As for Billy himself, I’ve always found him a bit problematic as well. Kristopherson is a fine if limited actor. When he plays Billy as the center of his own universe, like when he calmly saunters out of the town after executing the two deputies charged with guarding him, mocking the cowed townsfolk, who seconds before where yowling to watch him die, he’s perfect. Unfortunately the film has him spending so much time being beautific (something I’d attribute to Wurletzer over Peckinpah) that he remains a cipher through most of the runtime, and not a particularly interesting one. When he assumes a cruciform right before his death I was only shocked to be reminded that he hadn’t been standing that way for the entire film.

One could argue that given the fact that I’ve argued that the film is a movie of abstracts its fitting that Billy be purely symbolic. But there’s too much life around the edges of the film for me to fully except the way he’s portrayed.

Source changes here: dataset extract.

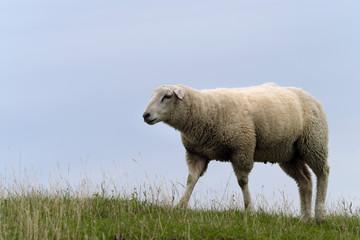 Acrylic Prints Sheep Schaf auf Deichkrone - Stockfoto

I feel like I’m being too rough on the film though. Its one I truly do love, and I should point out that the only reason I’m able to articulate what bugs me about it is that I’ve seen the film a couple dozen times. Pat Garrett remains a stunning and unique cinematic vision. Its a rich movie. One of the few films that actually earns that stock hack critic phrase, “A meditation…”

1 comment:

Troy Olson said...

I'm with you on this -- it's a movie that has its flaws, but it's still so damn good. For me, it's my favorite "imperfect perfect" film. Great points all around on the meditative qualities of the movie.